Text section –
I think the topLevelActivation slot could be maybe be
eliminate from Job somehow, to save memory

can we make it so the same string isn't compiled over and over
again, if you run/runresult it over and over again?

don't bother with Turtle.x/ycor and Patch.px/ycor() methods --
just access the slots directly

hmm, maybe asks of a single agent could be run in exclusive mode?
(but if what if that agent asks an agentset.. maybe not...)

 global:
 - try this: http://research.sun.com/projects/jfluid/
   for perhaps more accurate profiling of engine?
 - study StarLogoT
 - native compilation: JOVE/JET/gcj?
 - fool around with GC options for smoother operation?
   e.g. eventually enable -Xincgc?
   see http://java.sun.com/docs/hotspot/gc/

 benchmarks:
 - note: Fire benchmark can be sped up by factor of two by optimizing
   the Logo code -- do we prefer the easier-to-understand code?
 - "splotch" in Myself Example is surprisingly slow -- fixable?
 - rebenchmark/reprofile __fire
 - Fire benchmark -- restore it to match the StarLogo/StarLogoT
   benchmark exactly; make the to-report version separate

 engine (misc):
 - are there any places where we can avoid creating new objects
    by using singletons?
 - optimization: _with etc. don't need to even make new agentsets
   until a counterexample is found...!  but maybe it's not worth
   the extra checks in the inner loop
 - optimization: turn divides by floating point constants into multiply
   by inverse.  (this makes me nervous though, what if the result is
   slightly different, that breaks exact reproducibility between
   versions, or between two versions of the same code that would seem
   like they ought to be exactly equivalent)
 - we should do real tail recursion!
 - also optimize ask + with => askwith?
   need to revise Job so the agents can be added one at a time
   instead of being collected first in an agentset
 - after Geoff finishes his changes, check firstOne(), randomOne(),
   contains() for potential speedups (they can be O(1) in many cases,
   and/or don't need to bother making an Enumeration object)
 - Geoff's code should probably use AgentEnumeration instead of
   Enumeration, or maybe TurtleEnumeration and PatchEnumeration,
   to avoid typecasting
 - turtlesHere could be specialized on org.nlogo.agent.Turtle to
   avoid typecasts
 - can we special case "ask patches" with the knowledge that
   the number of patches never changes?  e.g. reuse Contexts?
 - in Fire, we really want to use reuse the exact same Context
   objects over and over again -- not just reuse any old
   dead Context object, but the exact one we used last
   time for that patch and that Job.addr -- maybe the same
   Job too!  we'd need to not null the Contexts out as
   they finish..
 - replace get*Variable calls with direct array access whenever
   possible... e.g. in _nsum4.report() -- is this worth the
   potential extra maintenance effort...?
 - can we speed up Ants by making diffuse not have to make
   all those Doubles?  leave them as doubles somehow...
 - optimize "breed in-radius ..."?
 - funny cases: _fd, _bk, _repeat, _waitforjob, _report,
    _waitforjob, _while, _withoutinterruption, _call,
    plus _wait/_waitinternal
 - halt code in userchoice/input OK?
 - can we statically analyze how many Double objects, how many
   Integer objects, etc., will be created per agent during the
   run of a particular model, and statically allocate them...?
   (at least for some of the code)  perhaps by analyzing the
   call graph...
 - perhaps we should treat observer code differently from turtle
   and patch code, like in StarLogoT
 - speed up diffuse by doing our own wrapping?

Dataset extract –
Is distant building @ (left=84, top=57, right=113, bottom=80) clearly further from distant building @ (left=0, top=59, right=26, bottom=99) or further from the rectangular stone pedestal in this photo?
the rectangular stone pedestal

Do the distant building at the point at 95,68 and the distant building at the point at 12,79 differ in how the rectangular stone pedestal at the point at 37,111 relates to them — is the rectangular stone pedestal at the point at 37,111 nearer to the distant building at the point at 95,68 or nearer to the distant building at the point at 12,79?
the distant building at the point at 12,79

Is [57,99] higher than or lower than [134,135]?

...

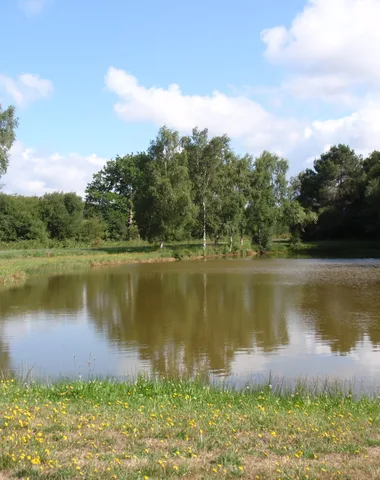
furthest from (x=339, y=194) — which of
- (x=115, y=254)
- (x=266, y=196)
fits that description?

To-do list –
(1) According to the optimization notes, by what factor can optimizing the Logo code speed up the Fire benchmark?
(2) Write out the part of the optimization notes that opens with the words containing "can we make" and closes with "profiling of engine?".
Rely solely on the optimization notes, not on the items.

Outputs for the tasks –
(1) By a factor of two.

(2)
can we make it so the same string isn't compiled over and over
again, if you run/runresult it over and over again?

don't bother with Turtle.x/ycor and Patch.px/ycor() methods --
just access the slots directly

hmm, maybe asks of a single agent could be run in exclusive mode?
(but if what if that agent asks an agentset.. maybe not...)

 global:
 - try this: http://research.sun.com/projects/jfluid/
   for perhaps more accurate profiling of engine?